If it was free, you taught, I ought to grab it
as you did: McDonald's napkins, pens,
and from the school where you were once employed
...
Born on Long Island, Ned Balbo earned an BA from Vassar College, an MA from Johns Hopkins, and an MFA from the University of Iowa. He has published three books of poetry: Galileo's Banquet (1998), which shared the Towson University Prize for Literature; Lives of the Sleepers (2005), awarded the Ernest Sandeen Prize; and The Trials of Edgar Poe and Other Poems (2010), selected for the Donald Justice Prize and the Poets' Prize.
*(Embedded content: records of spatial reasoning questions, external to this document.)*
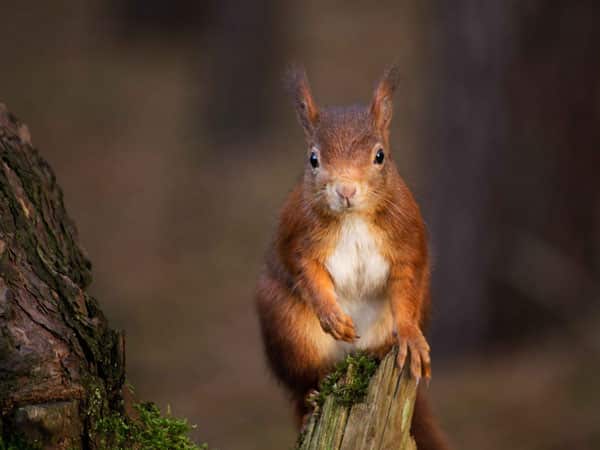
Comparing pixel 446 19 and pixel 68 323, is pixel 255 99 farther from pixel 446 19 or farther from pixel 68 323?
pixel 68 323

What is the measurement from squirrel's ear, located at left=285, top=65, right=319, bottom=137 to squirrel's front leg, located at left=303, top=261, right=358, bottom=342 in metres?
0.39

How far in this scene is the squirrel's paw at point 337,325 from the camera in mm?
2650

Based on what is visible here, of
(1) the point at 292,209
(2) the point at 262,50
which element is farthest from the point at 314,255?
(2) the point at 262,50

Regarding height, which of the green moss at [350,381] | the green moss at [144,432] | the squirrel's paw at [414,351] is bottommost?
the green moss at [144,432]

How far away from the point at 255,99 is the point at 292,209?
26.3 feet

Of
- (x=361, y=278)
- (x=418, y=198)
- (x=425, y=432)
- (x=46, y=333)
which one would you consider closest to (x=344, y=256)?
(x=361, y=278)

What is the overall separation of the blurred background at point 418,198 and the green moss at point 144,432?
7.47 ft

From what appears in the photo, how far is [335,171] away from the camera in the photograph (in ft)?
8.49

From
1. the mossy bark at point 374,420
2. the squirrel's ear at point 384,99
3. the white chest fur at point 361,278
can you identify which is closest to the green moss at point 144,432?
the mossy bark at point 374,420

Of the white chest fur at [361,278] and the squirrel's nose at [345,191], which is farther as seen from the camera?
the white chest fur at [361,278]

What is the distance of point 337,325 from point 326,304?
0.08m

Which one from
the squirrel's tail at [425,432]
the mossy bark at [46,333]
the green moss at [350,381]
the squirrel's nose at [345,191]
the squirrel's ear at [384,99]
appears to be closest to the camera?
the mossy bark at [46,333]

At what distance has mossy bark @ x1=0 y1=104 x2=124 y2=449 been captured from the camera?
6.73ft

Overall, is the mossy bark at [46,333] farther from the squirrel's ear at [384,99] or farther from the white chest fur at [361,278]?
the squirrel's ear at [384,99]
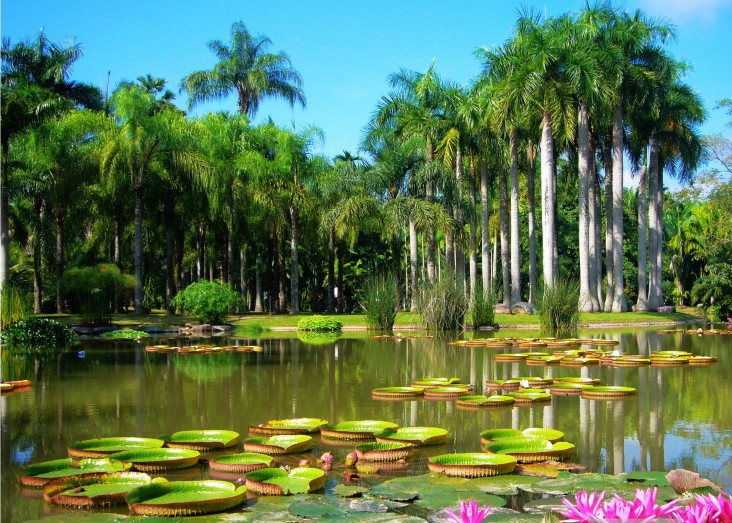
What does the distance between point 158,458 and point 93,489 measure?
0.87 metres

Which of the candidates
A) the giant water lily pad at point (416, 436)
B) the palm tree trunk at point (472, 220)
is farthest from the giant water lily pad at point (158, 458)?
the palm tree trunk at point (472, 220)

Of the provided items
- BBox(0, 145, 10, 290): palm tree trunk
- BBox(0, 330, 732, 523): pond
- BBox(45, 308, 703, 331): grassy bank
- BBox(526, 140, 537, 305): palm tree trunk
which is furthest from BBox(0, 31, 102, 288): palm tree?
BBox(526, 140, 537, 305): palm tree trunk

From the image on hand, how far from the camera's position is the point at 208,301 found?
27.6 meters

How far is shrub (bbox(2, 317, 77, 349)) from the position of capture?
20141mm

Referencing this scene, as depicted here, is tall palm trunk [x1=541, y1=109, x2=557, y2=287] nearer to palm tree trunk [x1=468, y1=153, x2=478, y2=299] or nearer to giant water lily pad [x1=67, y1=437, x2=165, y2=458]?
palm tree trunk [x1=468, y1=153, x2=478, y2=299]

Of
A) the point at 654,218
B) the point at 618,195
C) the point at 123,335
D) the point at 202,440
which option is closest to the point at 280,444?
the point at 202,440

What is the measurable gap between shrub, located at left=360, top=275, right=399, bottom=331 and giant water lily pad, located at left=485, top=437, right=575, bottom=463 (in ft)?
56.8

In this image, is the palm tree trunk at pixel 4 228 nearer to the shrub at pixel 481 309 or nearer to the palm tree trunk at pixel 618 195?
the shrub at pixel 481 309

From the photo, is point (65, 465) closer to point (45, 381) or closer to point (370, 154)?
point (45, 381)

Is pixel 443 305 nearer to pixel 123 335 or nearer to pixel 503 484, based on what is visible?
pixel 123 335

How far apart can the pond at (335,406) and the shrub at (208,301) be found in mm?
10857

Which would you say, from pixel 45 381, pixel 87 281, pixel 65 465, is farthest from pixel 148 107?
pixel 65 465

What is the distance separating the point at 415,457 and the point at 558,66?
26.9 metres

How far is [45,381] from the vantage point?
39.9 feet
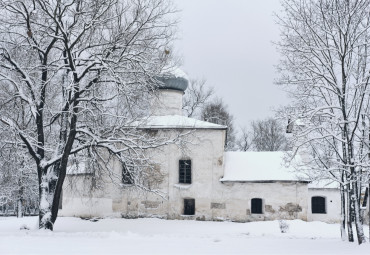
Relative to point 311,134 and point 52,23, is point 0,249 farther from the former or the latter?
point 311,134

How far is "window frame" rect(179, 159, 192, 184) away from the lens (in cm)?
2214

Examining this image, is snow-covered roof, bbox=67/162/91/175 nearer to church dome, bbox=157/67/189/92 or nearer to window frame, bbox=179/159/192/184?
window frame, bbox=179/159/192/184

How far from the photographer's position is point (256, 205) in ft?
71.3

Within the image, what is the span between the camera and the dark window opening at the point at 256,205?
21672 mm

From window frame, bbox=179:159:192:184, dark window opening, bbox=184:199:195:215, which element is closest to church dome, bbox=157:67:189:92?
window frame, bbox=179:159:192:184

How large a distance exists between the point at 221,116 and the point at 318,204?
60.1 ft

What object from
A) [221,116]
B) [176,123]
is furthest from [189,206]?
[221,116]

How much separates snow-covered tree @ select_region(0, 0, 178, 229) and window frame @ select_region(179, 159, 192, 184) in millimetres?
7175

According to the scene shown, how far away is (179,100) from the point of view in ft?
78.0

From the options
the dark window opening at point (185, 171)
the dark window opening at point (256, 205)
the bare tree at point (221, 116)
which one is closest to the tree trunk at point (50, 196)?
the dark window opening at point (185, 171)

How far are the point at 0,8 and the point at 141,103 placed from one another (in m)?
5.33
A co-winner of the Willis Barnstone Translation Prize, he lives in Baltimore with his wife, poet-essayist Jane Satterfield.)
Fire Victim
Once, boarding the train to New York City,
The aisle crowded and all seats filled, I glimpsed
An open space—more pushing, stuck in place—
And then saw why: a man, face peeled away,
Sewn back in haste, skin grafts that smeared like wax
Spattered and frozen, one eye flesh-filled, smooth,
One cold eye toward the window. Cramped, shoved hard,
I, too, passed up the seat, the place, and fought on
Through to the next car, and the next, but now
I wonder why the fire that could have killed him
Spared him, burns scarred over; if a life
Is what he calls this space through which he moves,
Dark space we dared not enter, and what fire
Burns in him when he sees us move away.